We are too apt, I think, all of us, to rejoice in our greatness as her devotees rejoiced in the greatness of Diana of the Ephesians: we should realise every time we undress that we are little removed from the animal, and that before many centuries have passed we shall be held in almost universal contempt.
If that does not stir us to do our best, we are indeed a nation of shopkeepers. But even the proprietor of the meanest store relies on his powers of prophecy for his profits.
The science of wireless is but a few years old. We know about it little more than our schoolboy sons, and in many cases not so much; let us therefore be open-minded if we are still ignorant.
Commercial invention trusts too far to mass thinking: an original mistake is very closely related to an accomplishment.
THE IMPORTANCE OF SOUND IN WIRELESS
A few lines of history are desirable here. I do not mean the history controlled by the fact that William the Conqueror made many important appointments in A.D. 1066 or that Stephen was particularly busy in A.D. 1100. I mean the history of wireless, for, although Radio Science is new, it has a history; all time is relative, and we ourselves are functions of that phenomenon.

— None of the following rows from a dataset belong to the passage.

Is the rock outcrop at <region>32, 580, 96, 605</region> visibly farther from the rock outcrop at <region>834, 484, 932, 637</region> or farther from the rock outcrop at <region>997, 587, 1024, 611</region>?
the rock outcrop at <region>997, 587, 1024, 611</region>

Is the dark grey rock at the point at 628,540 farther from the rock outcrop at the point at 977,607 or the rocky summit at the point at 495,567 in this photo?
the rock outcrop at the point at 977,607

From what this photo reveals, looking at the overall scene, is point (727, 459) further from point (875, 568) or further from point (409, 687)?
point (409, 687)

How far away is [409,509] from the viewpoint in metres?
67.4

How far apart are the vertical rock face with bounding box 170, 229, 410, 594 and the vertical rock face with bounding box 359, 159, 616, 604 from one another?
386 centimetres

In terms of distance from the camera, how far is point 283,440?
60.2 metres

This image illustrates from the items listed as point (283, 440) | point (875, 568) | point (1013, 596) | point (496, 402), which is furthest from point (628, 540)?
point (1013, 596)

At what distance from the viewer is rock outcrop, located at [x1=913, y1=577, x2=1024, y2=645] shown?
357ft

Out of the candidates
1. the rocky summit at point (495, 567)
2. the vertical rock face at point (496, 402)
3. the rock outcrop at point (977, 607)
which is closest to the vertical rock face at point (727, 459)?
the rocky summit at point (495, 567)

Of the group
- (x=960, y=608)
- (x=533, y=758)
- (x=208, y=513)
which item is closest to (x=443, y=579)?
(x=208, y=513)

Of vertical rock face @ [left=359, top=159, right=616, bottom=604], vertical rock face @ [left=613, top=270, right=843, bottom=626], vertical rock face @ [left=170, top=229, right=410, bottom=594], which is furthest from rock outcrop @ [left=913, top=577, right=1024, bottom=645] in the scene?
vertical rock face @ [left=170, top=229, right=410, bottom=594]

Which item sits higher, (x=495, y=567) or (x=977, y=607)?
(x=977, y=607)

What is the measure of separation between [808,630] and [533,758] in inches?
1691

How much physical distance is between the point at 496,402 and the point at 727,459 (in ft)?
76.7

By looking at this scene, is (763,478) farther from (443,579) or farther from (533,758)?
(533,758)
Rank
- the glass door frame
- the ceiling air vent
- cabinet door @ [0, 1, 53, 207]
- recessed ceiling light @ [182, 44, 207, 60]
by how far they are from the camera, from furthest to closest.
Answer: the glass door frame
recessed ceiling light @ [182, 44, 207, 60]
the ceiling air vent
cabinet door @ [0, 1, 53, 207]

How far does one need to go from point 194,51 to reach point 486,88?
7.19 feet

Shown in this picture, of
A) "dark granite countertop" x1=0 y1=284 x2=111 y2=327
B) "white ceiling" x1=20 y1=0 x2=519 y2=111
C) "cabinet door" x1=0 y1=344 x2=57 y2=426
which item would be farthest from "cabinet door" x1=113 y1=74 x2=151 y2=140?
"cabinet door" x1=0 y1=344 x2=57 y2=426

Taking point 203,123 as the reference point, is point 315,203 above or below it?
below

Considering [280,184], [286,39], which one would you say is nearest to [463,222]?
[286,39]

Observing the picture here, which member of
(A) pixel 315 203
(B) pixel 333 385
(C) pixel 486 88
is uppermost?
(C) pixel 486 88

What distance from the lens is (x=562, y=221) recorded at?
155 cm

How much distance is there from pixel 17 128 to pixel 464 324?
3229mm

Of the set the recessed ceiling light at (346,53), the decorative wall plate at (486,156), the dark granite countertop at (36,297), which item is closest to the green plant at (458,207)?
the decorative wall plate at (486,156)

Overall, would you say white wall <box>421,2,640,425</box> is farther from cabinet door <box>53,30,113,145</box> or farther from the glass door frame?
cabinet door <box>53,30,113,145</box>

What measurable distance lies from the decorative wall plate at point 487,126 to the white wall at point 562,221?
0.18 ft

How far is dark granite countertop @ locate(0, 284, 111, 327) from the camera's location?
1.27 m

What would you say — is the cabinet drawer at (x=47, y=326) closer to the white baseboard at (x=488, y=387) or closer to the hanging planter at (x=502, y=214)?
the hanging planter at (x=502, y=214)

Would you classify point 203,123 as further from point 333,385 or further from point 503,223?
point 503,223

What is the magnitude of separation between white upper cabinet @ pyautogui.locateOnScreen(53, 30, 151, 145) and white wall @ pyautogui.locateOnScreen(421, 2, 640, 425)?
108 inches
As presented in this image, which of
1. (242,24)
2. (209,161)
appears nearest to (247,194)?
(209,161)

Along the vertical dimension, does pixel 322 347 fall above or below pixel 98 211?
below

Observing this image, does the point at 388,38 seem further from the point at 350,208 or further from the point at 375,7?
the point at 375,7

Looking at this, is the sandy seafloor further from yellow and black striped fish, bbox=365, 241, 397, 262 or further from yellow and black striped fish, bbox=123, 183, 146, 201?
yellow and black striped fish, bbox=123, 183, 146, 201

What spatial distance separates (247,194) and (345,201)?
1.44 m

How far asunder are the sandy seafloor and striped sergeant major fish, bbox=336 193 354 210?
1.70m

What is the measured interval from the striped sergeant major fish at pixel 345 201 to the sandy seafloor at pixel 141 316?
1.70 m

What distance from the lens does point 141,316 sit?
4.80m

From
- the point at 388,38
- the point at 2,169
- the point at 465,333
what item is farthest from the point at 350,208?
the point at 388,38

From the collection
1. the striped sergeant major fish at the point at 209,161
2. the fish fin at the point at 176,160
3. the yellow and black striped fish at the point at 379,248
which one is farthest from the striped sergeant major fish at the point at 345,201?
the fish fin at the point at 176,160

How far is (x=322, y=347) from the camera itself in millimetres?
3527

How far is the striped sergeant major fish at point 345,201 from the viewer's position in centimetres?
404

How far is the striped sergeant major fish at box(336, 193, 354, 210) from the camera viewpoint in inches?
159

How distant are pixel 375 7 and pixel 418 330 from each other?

Only a few years ago the efforts of wireless experimenters were entirely directed to the converting of the extremely delicate wireless oscillation, still but little understood, into a mechanical movement, in order that the motion of electrons in a problematical aether (which may be nothing but a thought projection and which may exist in many different forms) might be altered into something readable by a man with a check waistcoat and a stock and share list in his hand.
That particular use, and the information that one army is about to kill another could be transmitted to headquarters, naturally occurred to everyone as the first valuable applications of Radio.